Extracted data entries:
- - - - - - -

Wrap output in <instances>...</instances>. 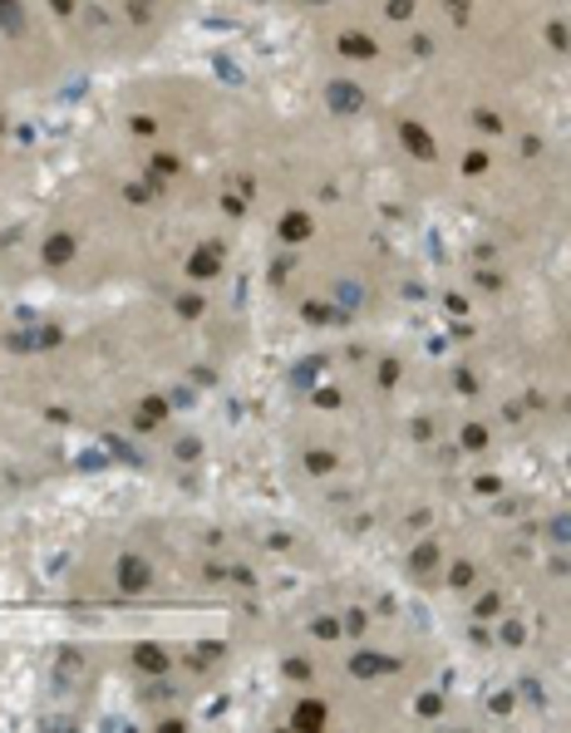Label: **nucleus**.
<instances>
[{
    "label": "nucleus",
    "mask_w": 571,
    "mask_h": 733,
    "mask_svg": "<svg viewBox=\"0 0 571 733\" xmlns=\"http://www.w3.org/2000/svg\"><path fill=\"white\" fill-rule=\"evenodd\" d=\"M325 103L335 108V114H360V108H365V94H360L355 84H330V89H325Z\"/></svg>",
    "instance_id": "1"
},
{
    "label": "nucleus",
    "mask_w": 571,
    "mask_h": 733,
    "mask_svg": "<svg viewBox=\"0 0 571 733\" xmlns=\"http://www.w3.org/2000/svg\"><path fill=\"white\" fill-rule=\"evenodd\" d=\"M119 581H124L129 591H143V586H148V566H143L138 556H124V561H119Z\"/></svg>",
    "instance_id": "2"
},
{
    "label": "nucleus",
    "mask_w": 571,
    "mask_h": 733,
    "mask_svg": "<svg viewBox=\"0 0 571 733\" xmlns=\"http://www.w3.org/2000/svg\"><path fill=\"white\" fill-rule=\"evenodd\" d=\"M281 237H286V242H306V237H311V217L291 212V217L281 221Z\"/></svg>",
    "instance_id": "3"
},
{
    "label": "nucleus",
    "mask_w": 571,
    "mask_h": 733,
    "mask_svg": "<svg viewBox=\"0 0 571 733\" xmlns=\"http://www.w3.org/2000/svg\"><path fill=\"white\" fill-rule=\"evenodd\" d=\"M404 143H409L419 158H433V143H429V133H424L419 124H404Z\"/></svg>",
    "instance_id": "4"
},
{
    "label": "nucleus",
    "mask_w": 571,
    "mask_h": 733,
    "mask_svg": "<svg viewBox=\"0 0 571 733\" xmlns=\"http://www.w3.org/2000/svg\"><path fill=\"white\" fill-rule=\"evenodd\" d=\"M133 659L148 669V674H158V669H167V659H163V650H153V645H138L133 650Z\"/></svg>",
    "instance_id": "5"
},
{
    "label": "nucleus",
    "mask_w": 571,
    "mask_h": 733,
    "mask_svg": "<svg viewBox=\"0 0 571 733\" xmlns=\"http://www.w3.org/2000/svg\"><path fill=\"white\" fill-rule=\"evenodd\" d=\"M69 256H74V242H69V237H54V242L44 246V261H69Z\"/></svg>",
    "instance_id": "6"
},
{
    "label": "nucleus",
    "mask_w": 571,
    "mask_h": 733,
    "mask_svg": "<svg viewBox=\"0 0 571 733\" xmlns=\"http://www.w3.org/2000/svg\"><path fill=\"white\" fill-rule=\"evenodd\" d=\"M320 718H325V704H301V714H296V723H301V728H315Z\"/></svg>",
    "instance_id": "7"
},
{
    "label": "nucleus",
    "mask_w": 571,
    "mask_h": 733,
    "mask_svg": "<svg viewBox=\"0 0 571 733\" xmlns=\"http://www.w3.org/2000/svg\"><path fill=\"white\" fill-rule=\"evenodd\" d=\"M389 669V659H374V655H360L355 659V674H384Z\"/></svg>",
    "instance_id": "8"
},
{
    "label": "nucleus",
    "mask_w": 571,
    "mask_h": 733,
    "mask_svg": "<svg viewBox=\"0 0 571 733\" xmlns=\"http://www.w3.org/2000/svg\"><path fill=\"white\" fill-rule=\"evenodd\" d=\"M0 25L20 30V6H15V0H0Z\"/></svg>",
    "instance_id": "9"
},
{
    "label": "nucleus",
    "mask_w": 571,
    "mask_h": 733,
    "mask_svg": "<svg viewBox=\"0 0 571 733\" xmlns=\"http://www.w3.org/2000/svg\"><path fill=\"white\" fill-rule=\"evenodd\" d=\"M345 54H374V44L365 40V35H345V44H340Z\"/></svg>",
    "instance_id": "10"
},
{
    "label": "nucleus",
    "mask_w": 571,
    "mask_h": 733,
    "mask_svg": "<svg viewBox=\"0 0 571 733\" xmlns=\"http://www.w3.org/2000/svg\"><path fill=\"white\" fill-rule=\"evenodd\" d=\"M217 271V256H192V276H212Z\"/></svg>",
    "instance_id": "11"
},
{
    "label": "nucleus",
    "mask_w": 571,
    "mask_h": 733,
    "mask_svg": "<svg viewBox=\"0 0 571 733\" xmlns=\"http://www.w3.org/2000/svg\"><path fill=\"white\" fill-rule=\"evenodd\" d=\"M315 6H320V0H315Z\"/></svg>",
    "instance_id": "12"
}]
</instances>
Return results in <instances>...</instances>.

- - - - - - -

The task: Find every line in the rows above that contains the string "evenodd", matching case exactly, and copy each of those lines.

Task solution:
    "mask_svg": "<svg viewBox=\"0 0 571 733\" xmlns=\"http://www.w3.org/2000/svg\"><path fill=\"white\" fill-rule=\"evenodd\" d=\"M325 103L335 108V114H360V108H365V94H360L355 84H330V89H325Z\"/></svg>",
    "mask_svg": "<svg viewBox=\"0 0 571 733\" xmlns=\"http://www.w3.org/2000/svg\"><path fill=\"white\" fill-rule=\"evenodd\" d=\"M119 581H124L129 591H143V586H148V566H143L138 556H124V561H119Z\"/></svg>",
    "mask_svg": "<svg viewBox=\"0 0 571 733\" xmlns=\"http://www.w3.org/2000/svg\"><path fill=\"white\" fill-rule=\"evenodd\" d=\"M281 237H286V242H306V237H311V217L291 212V217L281 221Z\"/></svg>",
    "mask_svg": "<svg viewBox=\"0 0 571 733\" xmlns=\"http://www.w3.org/2000/svg\"><path fill=\"white\" fill-rule=\"evenodd\" d=\"M404 143H409L419 158H433V143H429V133H424L419 124H404Z\"/></svg>",
    "mask_svg": "<svg viewBox=\"0 0 571 733\" xmlns=\"http://www.w3.org/2000/svg\"><path fill=\"white\" fill-rule=\"evenodd\" d=\"M133 659L148 669V674H158V669H167V659H163V650H153V645H138L133 650Z\"/></svg>",
    "mask_svg": "<svg viewBox=\"0 0 571 733\" xmlns=\"http://www.w3.org/2000/svg\"><path fill=\"white\" fill-rule=\"evenodd\" d=\"M69 256H74V242H69V237H54V242L44 246V261H69Z\"/></svg>",
    "mask_svg": "<svg viewBox=\"0 0 571 733\" xmlns=\"http://www.w3.org/2000/svg\"><path fill=\"white\" fill-rule=\"evenodd\" d=\"M320 718H325V704H301V714H296V723H301V728H315Z\"/></svg>",
    "mask_svg": "<svg viewBox=\"0 0 571 733\" xmlns=\"http://www.w3.org/2000/svg\"><path fill=\"white\" fill-rule=\"evenodd\" d=\"M389 669V659H374V655H360L355 659V674H384Z\"/></svg>",
    "mask_svg": "<svg viewBox=\"0 0 571 733\" xmlns=\"http://www.w3.org/2000/svg\"><path fill=\"white\" fill-rule=\"evenodd\" d=\"M0 25L20 30V6H15V0H0Z\"/></svg>",
    "mask_svg": "<svg viewBox=\"0 0 571 733\" xmlns=\"http://www.w3.org/2000/svg\"><path fill=\"white\" fill-rule=\"evenodd\" d=\"M345 54H374V44L365 40V35H345V44H340Z\"/></svg>",
    "mask_svg": "<svg viewBox=\"0 0 571 733\" xmlns=\"http://www.w3.org/2000/svg\"><path fill=\"white\" fill-rule=\"evenodd\" d=\"M217 271V256H192V276H212Z\"/></svg>",
    "mask_svg": "<svg viewBox=\"0 0 571 733\" xmlns=\"http://www.w3.org/2000/svg\"><path fill=\"white\" fill-rule=\"evenodd\" d=\"M315 6H320V0H315Z\"/></svg>",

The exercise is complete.